Throughout his poem, O'Hara uses descriptive diction to illustrate his ideas. And the descriptive language is parallel to objects and colors seen in artwork. Using "fluorescent orange tulips," "smiles," "tree," "heavens," and "sun" in the poem, O'Hara is conveying that love is like art--beautiful, enchanting, and mesmerizing. Citing two very contrasting artworks, the "Polish Rider," which portrays a carefully detailed, painted man on a horse, and the "Nude Descending a Staircase," showing a very rough sketch of a man, he draws a line of when love is easily seen, controlled, and young; and when it's an uncontrollable jumble of inexpressible emotions. By mentioning valuable artwork that is known world wide, O'Hara not only portrays the idea that love is priceless, but also that people all around the world deserve a passionate, worthy love relationship. Using art parallel to love shows that in every love relationship, no matter how unclear or strange the couple may appear, like the "Nude Descending a Staircase," they find a common, sane ground, because the couple have love in common--their relationship is clear and in a united front, like the "Polish Rider."

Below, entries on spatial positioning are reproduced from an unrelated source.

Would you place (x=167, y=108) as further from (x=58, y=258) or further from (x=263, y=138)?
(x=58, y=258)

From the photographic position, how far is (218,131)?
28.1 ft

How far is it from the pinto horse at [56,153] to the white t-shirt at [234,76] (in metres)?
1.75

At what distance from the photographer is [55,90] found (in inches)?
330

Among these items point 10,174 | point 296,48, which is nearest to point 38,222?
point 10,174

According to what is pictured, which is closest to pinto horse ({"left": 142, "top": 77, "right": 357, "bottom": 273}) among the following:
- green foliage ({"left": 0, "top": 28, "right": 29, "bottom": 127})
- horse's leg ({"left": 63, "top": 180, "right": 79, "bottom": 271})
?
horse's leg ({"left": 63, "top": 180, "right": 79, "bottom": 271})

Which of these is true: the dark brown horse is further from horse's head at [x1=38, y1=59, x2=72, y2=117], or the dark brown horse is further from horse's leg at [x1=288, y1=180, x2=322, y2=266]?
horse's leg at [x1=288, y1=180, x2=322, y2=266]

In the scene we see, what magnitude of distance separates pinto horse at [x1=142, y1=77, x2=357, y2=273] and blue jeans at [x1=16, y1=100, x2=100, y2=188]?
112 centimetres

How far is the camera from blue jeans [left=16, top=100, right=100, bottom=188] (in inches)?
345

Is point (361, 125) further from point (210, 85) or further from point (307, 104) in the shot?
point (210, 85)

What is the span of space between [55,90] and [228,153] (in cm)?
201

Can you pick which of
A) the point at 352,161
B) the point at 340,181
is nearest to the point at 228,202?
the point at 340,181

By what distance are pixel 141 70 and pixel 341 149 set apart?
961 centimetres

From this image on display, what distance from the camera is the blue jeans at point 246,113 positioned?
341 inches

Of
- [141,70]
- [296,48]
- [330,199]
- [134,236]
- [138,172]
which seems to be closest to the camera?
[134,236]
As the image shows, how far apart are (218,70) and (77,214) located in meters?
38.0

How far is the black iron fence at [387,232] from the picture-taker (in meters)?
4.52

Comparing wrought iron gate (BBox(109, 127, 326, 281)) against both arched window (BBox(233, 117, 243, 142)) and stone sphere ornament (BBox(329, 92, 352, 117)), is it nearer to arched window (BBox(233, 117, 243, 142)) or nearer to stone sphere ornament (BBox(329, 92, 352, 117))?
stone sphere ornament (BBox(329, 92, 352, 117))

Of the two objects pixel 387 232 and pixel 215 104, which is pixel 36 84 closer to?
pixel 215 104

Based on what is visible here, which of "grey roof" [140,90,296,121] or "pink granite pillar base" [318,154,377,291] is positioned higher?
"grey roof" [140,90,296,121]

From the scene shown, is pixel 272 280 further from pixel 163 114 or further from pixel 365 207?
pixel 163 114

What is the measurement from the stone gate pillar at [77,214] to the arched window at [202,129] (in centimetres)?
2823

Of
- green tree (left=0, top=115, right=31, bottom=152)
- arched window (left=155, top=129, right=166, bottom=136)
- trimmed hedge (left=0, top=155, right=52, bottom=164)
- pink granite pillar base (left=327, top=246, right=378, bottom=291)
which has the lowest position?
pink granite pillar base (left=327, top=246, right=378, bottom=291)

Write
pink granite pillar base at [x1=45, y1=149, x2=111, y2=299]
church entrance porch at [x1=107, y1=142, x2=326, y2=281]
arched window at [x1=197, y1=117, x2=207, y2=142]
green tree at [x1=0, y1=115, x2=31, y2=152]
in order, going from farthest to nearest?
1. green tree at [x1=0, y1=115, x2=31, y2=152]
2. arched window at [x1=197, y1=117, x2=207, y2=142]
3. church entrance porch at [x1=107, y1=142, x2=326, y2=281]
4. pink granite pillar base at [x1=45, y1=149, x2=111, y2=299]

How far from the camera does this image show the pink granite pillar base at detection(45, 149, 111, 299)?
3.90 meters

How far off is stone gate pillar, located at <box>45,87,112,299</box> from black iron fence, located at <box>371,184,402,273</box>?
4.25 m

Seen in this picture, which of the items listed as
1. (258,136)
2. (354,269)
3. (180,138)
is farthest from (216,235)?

A person in love, like the one in the poem, will compare their love to "fun" events or "beautiful" masterpieces. At this point, the topics are more in depth and remain constant, which represents the growth of the love. The speaker compares his lover's facial beauty to a portrait and realizes that he would rather "look at you than all the portraits in the world," and compares her to the clean, swift art saying that she "move[s] so beautifully" compared to the "Futurism" art style. O'Hara continues comparing the speaker and his lover to famous artists and artwork, such as "Michelangelo" and the "Polish Rider," meaning that the speaker's lover is worth a great amount to him. The comparison of the speaker's lover and art shows that, like with a piece of artwork, the speaker has observed and carefully examined his lover, and has seen the hidden beauty, paid attention to the usual missed details, and knows of the concealed flaws. The use of comparison ties into the meaning O'Hara attempts to get across, in the sense that when people are in love, their love can be compared to something as simple as artwork, yet to the couple in love it has many layers.

Frank O'Hara is ultimately giving the message that love starts with a simple gesture and can end in a complicated, but beautiful ocean of emotions. By comparing art to love O'Hara gives love depth and layers of details and worth. In this poem, the speaker starts with jumping thoughts and inconsistent topics, but in the second half of the poem, the speaker compares his love only to art. This transgression, from jumpy to stable, demonstrates the journey and growth of love--in the beginning emotions run wild, worries of the future and the curiosity of discovering more about the significant other are constant, but as after getting to know the person, a stable, caring relationship flourishes.